▶ **Directions for this task**: When you write out the listing below, keep each word exactly as it stands and drop the pictures.

▶ **Information given**:
──────

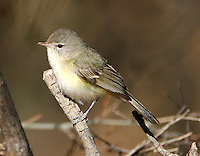 Northern beardless-tyrannulet adult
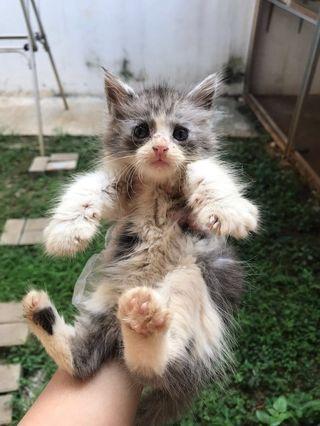 Kucing Mix Maine Coon Kitten
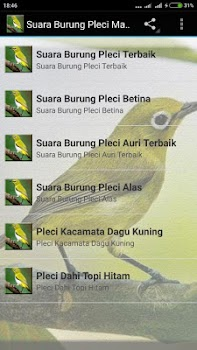 Suara Burung Pleci Gacor mp3 - by Detarp Creative - Music   Audio ... 06dc796e3f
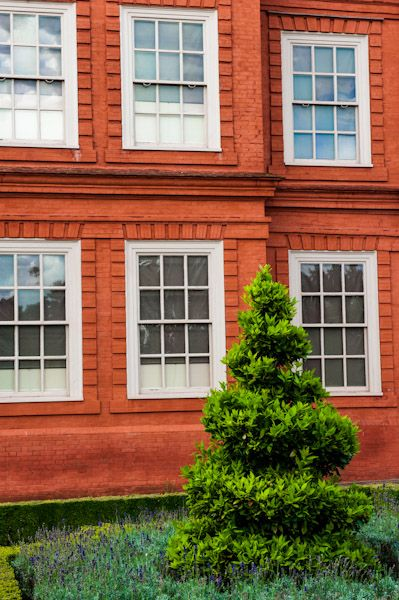 Kew Palace photo, Topiary in the Palace garden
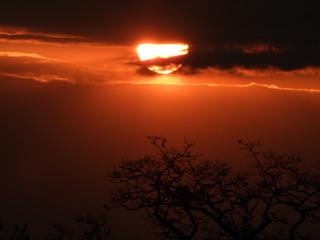 Autocollant pour porte Marron Słońce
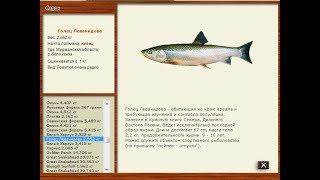 Русская рыбалка 2.4 Мурманская область.Голец Леванидова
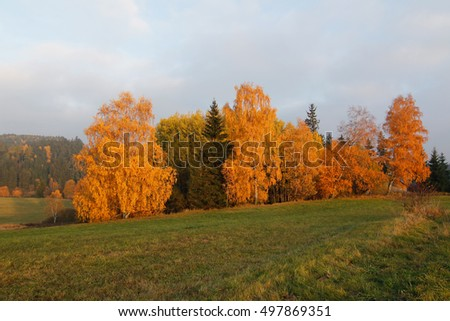 Trees in autumn - colorful autumn
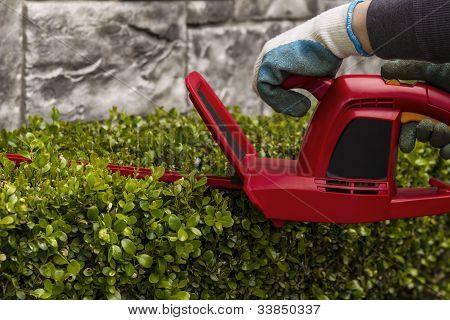 Power Hedger Trimming Hedges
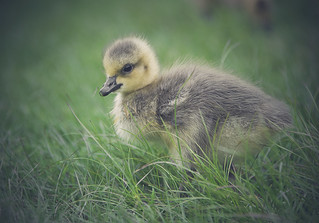 Getting Down with the Baby Goose!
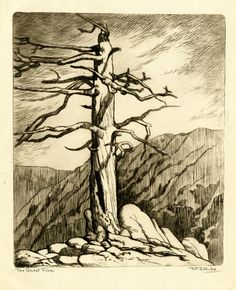 "William Seltzer Rice (1873-1963) - Ghost Pine. Drypoint Etching. America. Circa 1930-1940. 8-1/8"" x 6-5/8""."
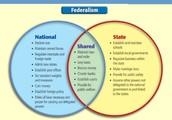 4. Federalism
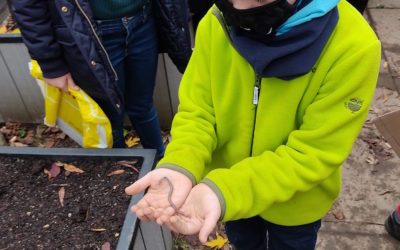 Befüllen der Hochbeete im Schulgarten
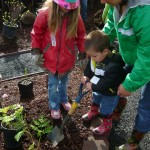 The City of Beaverton Presents: Get involved in Community Sustainability!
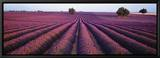 Lavendelfeld, duftende Blumen, Valensole, Provence, Frankreich Leinwandtransfer mit Rahmung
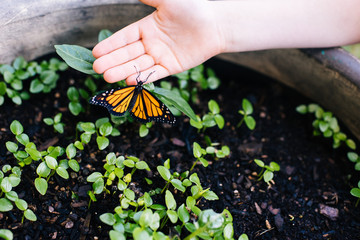 Childs hand touching butterfly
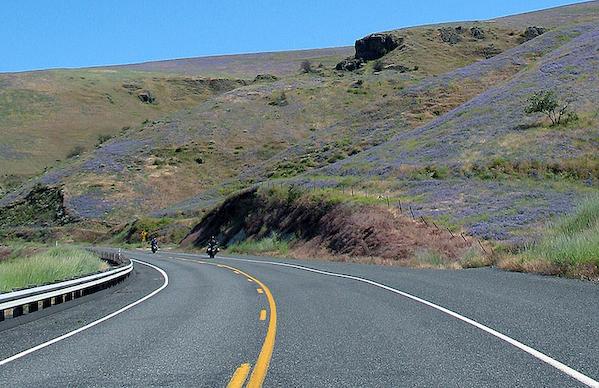 Riding_Through_Purple_Field.jpg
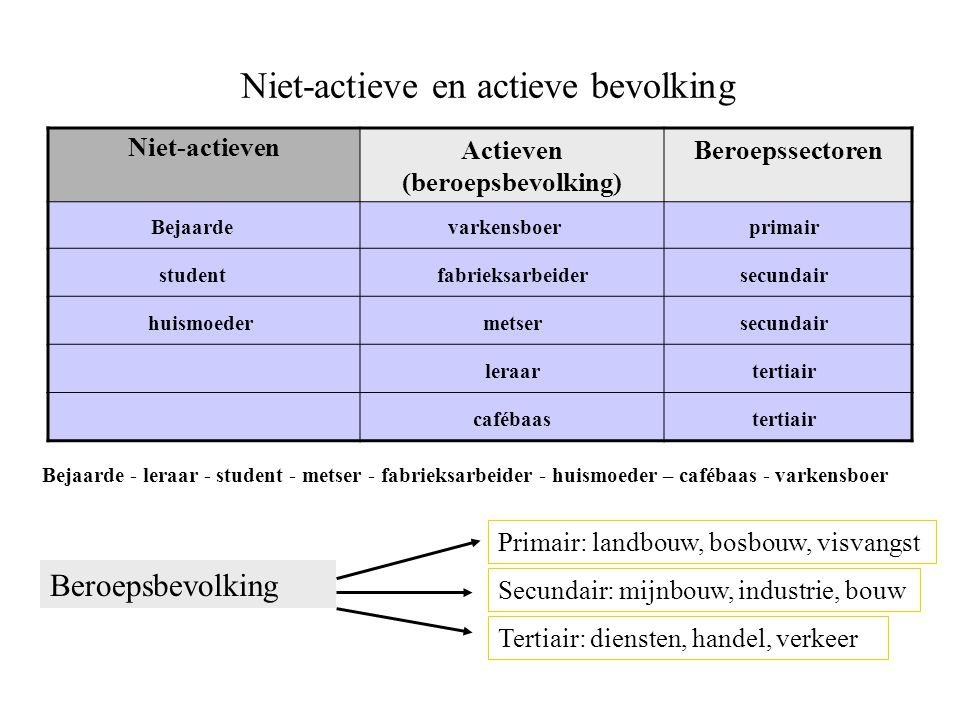 Niet-actieve en actieve bevolking Niet-actieven Actieven (beroepsbevolking) Beroepssectoren Bejaarde - leraar - student - metser - fabrieksarbeider -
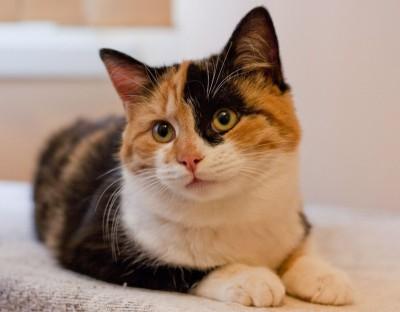 Особенность трехцветных кошек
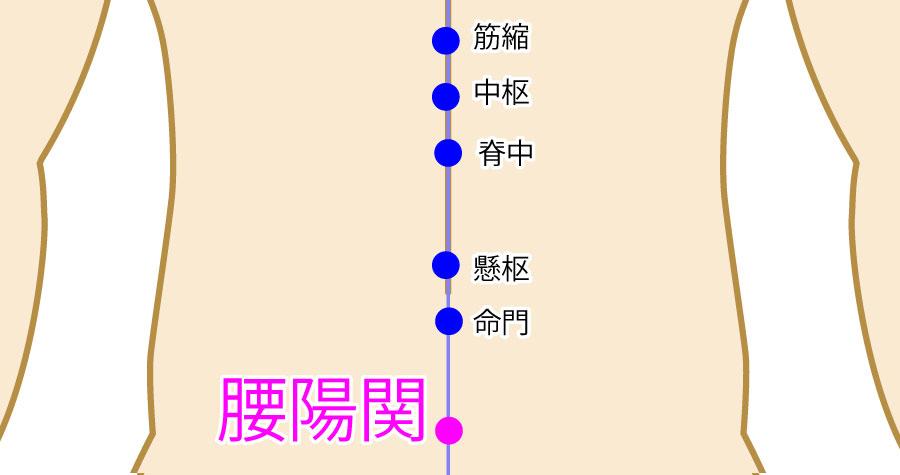 腰陽関(こしようかん:GV3)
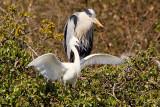 Week 16 - Heron with Egret in tree 2.jpg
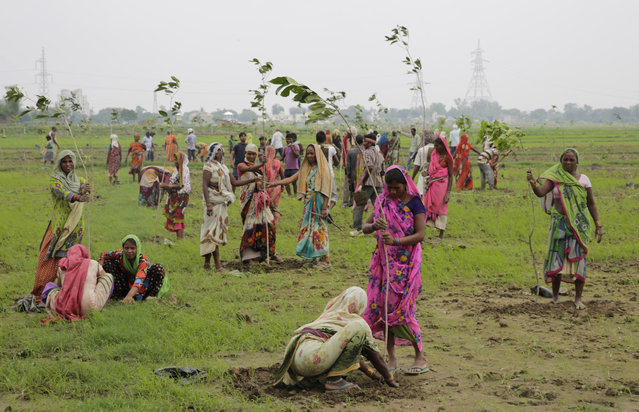 Indian women plant saplings on the outskirts of Allahabad, India, Monday, July 11, 2016. Hundreds of thousands of people in India's most populous state Uttar Pradesh are jostling for space as they attempt to plant 50 million trees over the next 24 hours in hopes of setting a world record. (Photo by Rajesh Kumar Singh/AP Photo)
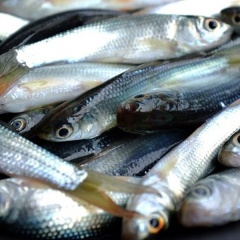 ĐBSCL được mùa cá linh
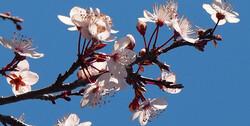 plum tree blosoms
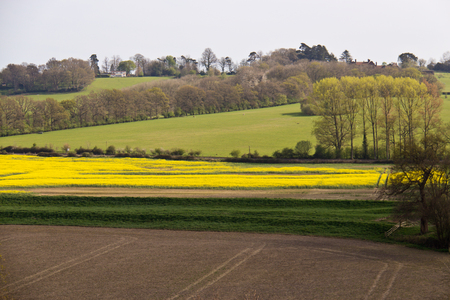 rappi: Yellow rapeseed field producing vegetable oil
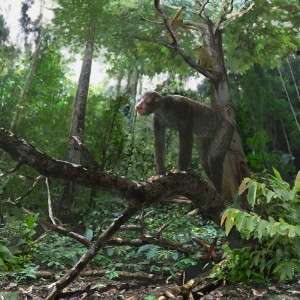 Eighteen million years ago on the flanks of the Kisingiri Volcano (modern day Rusinga Island, Kenya) the early ape Proconsul (center) and the primate Dendropithecus (upper right) inhabited a warm and relatively wet, closed canopy tropical seasonal forest.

──────

▶ **Reply**:
 Northern beardless-tyrannulet adult
 Kucing Mix Maine Coon Kitten
 Suara Burung Pleci Gacor mp3 - by Detarp Creative - Music   Audio ... 06dc796e3f
 Kew Palace photo, Topiary in the Palace garden
 Autocollant pour porte Marron Słońce
 Русская рыбалка 2.4 Мурманская область.Голец Леванидова
 Trees in autumn - colorful autumn
 Power Hedger Trimming Hedges
 Getting Down with the Baby Goose!
 "William Seltzer Rice (1873-1963) - Ghost Pine. Drypoint Etching. America. Circa 1930-1940. 8-1/8"" x 6-5/8""."
 4. Federalism
 Befüllen der Hochbeete im Schulgarten
 The City of Beaverton Presents: Get involved in Community Sustainability!
 Lavendelfeld, duftende Blumen, Valensole, Provence, Frankreich Leinwandtransfer mit Rahmung
 Childs hand touching butterfly
 Riding_Through_Purple_Field.jpg
 Niet-actieve en actieve bevolking Niet-actieven Actieven (beroepsbevolking) Beroepssectoren Bejaarde - leraar - student - metser - fabrieksarbeider -
 Особенность трехцветных кошек
 腰陽関(こしようかん:GV3)
 Week 16 - Heron with Egret in tree 2.jpg
 Indian women plant saplings on the outskirts of Allahabad, India, Monday, July 11, 2016. Hundreds of thousands of people in India's most populous state Uttar Pradesh are jostling for space as they attempt to plant 50 million trees over the next 24 hours in hopes of setting a world record. (Photo by Rajesh Kumar Singh/AP Photo)
 ĐBSCL được mùa cá linh
 plum tree blosoms
 rappi: Yellow rapeseed field producing vegetable oil
 Eighteen million years ago on the flanks of the Kisingiri Volcano (modern day Rusinga Island, Kenya) the early ape Proconsul (center) and the primate Dendropithecus (upper right) inhabited a warm and relatively wet, closed canopy tropical seasonal forest.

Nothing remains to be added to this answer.